**Given text**
******
# Tippins German Chocolate Pie Receipe



## nanadra (May 18, 2005)

There is a Tippins Restaurant in Tulsa, OK. I too love their German Chocolate Pie, and am looking for the receipe. Filling has thick chocolate pudding with pecans and coconut, maybe baked. Then a topping is similar to german chocolate cake frosting but thicker.


----------



## melaneyfischer (Jul 12, 2006)

Were you successful in finding a recipe for this pie. I too would love to try and make it. I have tried a few German Chocolate Pie recipes but none comes close to the one served by Tippins.


----------



## free rider (May 23, 2006)

Maybe this will lead you to someone who knows:

*Sale will keep Tippin's plant producing pies*


*By DAN MARGOLIES The **Kansas City** Star*

A federal bankruptcy judge on Friday approved the sale of the Tippin's pie plant in Kansas City, Kan., to Four B Corp. for $1.48 million.
The purchase, which is expected to close Monday, will salvage all 100 jobs at the plant.
Tippin's on Thursday closed its four remaining Tippin's restaurants in the Kansas City area and its *Gambucci's* restaurant in Olathe after suffering mounting losses and running out of cash. About 350 salaried and hourly workers lost their jobs.
The pie plant provides pies and pie ingredients to area supermarkets, including about 20 *Hen House and Price Chopper stores* owned by Four B.
*Four B* is owned by members of the Fred Ball family. The company, which owns the 30,000-square-foot pie plant building and leases it to Tippin's, will acquire the plant's equipment, leasehold improvements, inventory and intangibles, including the Tippin's trade name.
Four B is a member of Associated Wholesale Grocers Inc., a retailer-owned food cooperative. More than half the pie plant's sales are to Associated Wholesale Grocers, which distributes the products to its customers.
******
**Problem set**
a - Answer these from the forum thread, one line each:
(i) In which city does the first post place a Tippins Restaurant?
(ii) For what price was the Tippin's pie plant sold?
(iii) How many jobs at the plant will the purchase salvage?
b - Please duplicate the forum thread from "# Tippins German" up to and including "frosting but thicker.".
c - Turn the paragraph of the forum thread that begins "Four B is owned by members" into a short bulleted list that keeps its main facts.

**Given data**
******
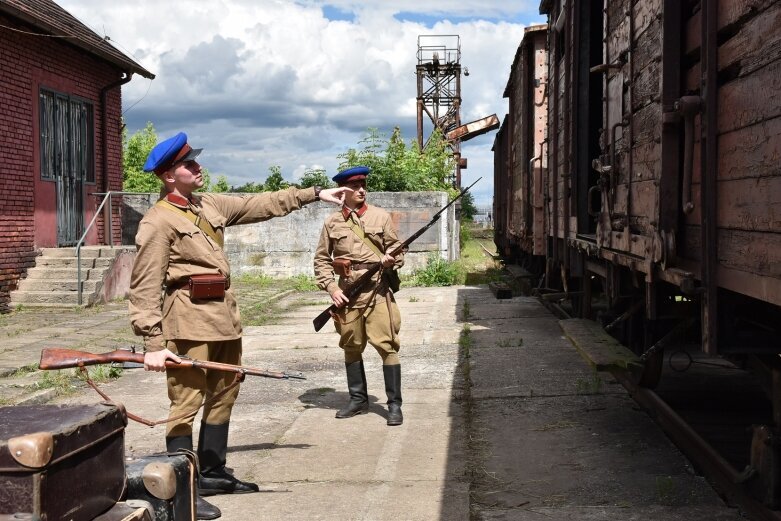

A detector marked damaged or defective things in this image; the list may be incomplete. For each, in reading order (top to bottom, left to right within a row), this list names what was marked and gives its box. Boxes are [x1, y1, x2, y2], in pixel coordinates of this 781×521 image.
******
**Task-by-task results**
a -
(i) Tulsa, OK
(ii) $1.48 million
(iii) All 100 jobs

b -
# Tippins German Chocolate Pie Receipe



## nanadra (May 18, 2005)

There is a Tippins Restaurant in Tulsa, OK. I too love their German Chocolate Pie, and am looking for the receipe. Filling has thick chocolate pudding with pecans and coconut, maybe baked. Then a topping is similar to german chocolate cake frosting but thicker.

c -
- Four B is owned by members of the Fred Ball family.
- It owns the 30,000-square-foot pie plant building and leases it to Tippin's.
- It will acquire the plant's equipment, leasehold improvements, inventory and intangibles, including the Tippin's trade name.